→ Given information
──────
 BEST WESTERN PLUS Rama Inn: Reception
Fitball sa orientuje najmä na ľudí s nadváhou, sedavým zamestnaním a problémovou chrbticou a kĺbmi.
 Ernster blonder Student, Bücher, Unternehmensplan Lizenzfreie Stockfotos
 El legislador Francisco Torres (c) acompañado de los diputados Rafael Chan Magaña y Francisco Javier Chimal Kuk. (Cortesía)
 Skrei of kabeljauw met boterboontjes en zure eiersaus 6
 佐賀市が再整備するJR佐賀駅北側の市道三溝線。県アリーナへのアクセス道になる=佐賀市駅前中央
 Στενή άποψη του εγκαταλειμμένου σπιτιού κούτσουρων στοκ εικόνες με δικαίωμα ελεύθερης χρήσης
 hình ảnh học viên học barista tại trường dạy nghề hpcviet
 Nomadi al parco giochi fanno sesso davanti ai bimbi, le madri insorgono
──────
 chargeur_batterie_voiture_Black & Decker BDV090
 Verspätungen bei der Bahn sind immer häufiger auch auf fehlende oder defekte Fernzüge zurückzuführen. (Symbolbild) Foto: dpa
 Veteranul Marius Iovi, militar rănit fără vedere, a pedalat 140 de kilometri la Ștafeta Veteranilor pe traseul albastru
──────
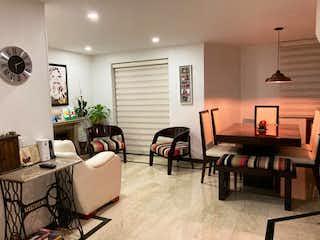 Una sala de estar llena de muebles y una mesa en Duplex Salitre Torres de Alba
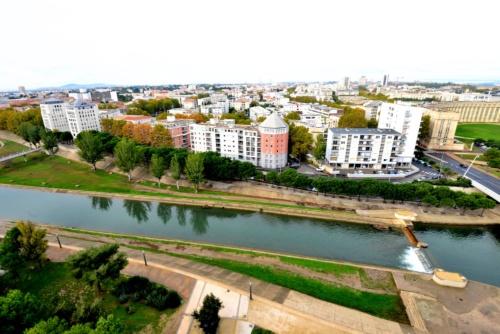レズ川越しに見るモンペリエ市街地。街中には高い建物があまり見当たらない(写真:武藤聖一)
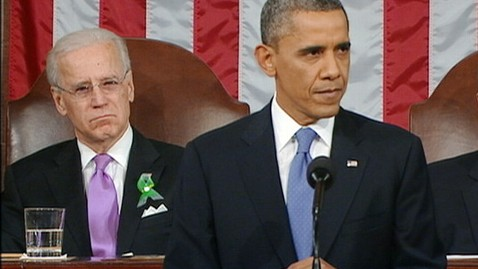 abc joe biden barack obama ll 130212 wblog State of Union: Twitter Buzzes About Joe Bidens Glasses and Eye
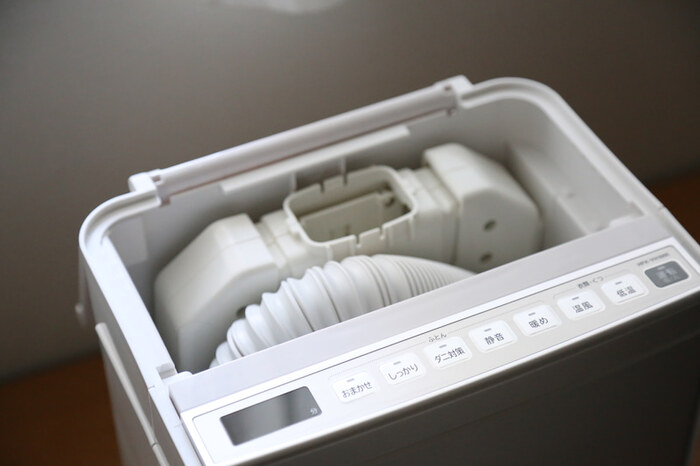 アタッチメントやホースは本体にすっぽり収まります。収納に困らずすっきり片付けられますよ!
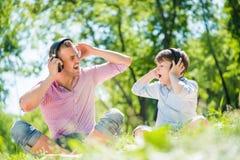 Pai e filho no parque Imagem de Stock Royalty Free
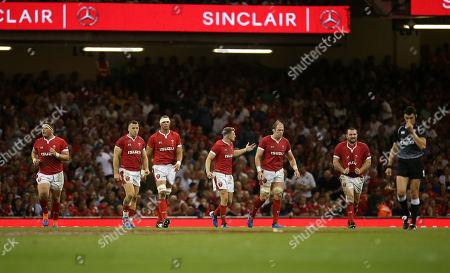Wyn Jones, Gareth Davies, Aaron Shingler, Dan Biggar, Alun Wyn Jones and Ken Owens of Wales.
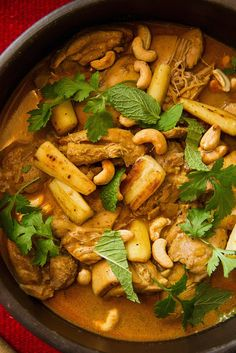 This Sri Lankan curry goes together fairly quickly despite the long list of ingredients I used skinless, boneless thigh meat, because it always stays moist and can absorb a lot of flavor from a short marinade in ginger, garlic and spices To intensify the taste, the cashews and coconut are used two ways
──────
→ Assignment
Output exactly the lines of the material above from the one containing "Verspätungen bei der" up to and including the one containing "Veteranul Marius Iovi, militar".

→ Output below
 Verspätungen bei der Bahn sind immer häufiger auch auf fehlende oder defekte Fernzüge zurückzuführen. (Symbolbild) Foto: dpa
 Veteranul Marius Iovi, militar rănit fără vedere, a pedalat 140 de kilometri la Ștafeta Veteranilor pe traseul albastru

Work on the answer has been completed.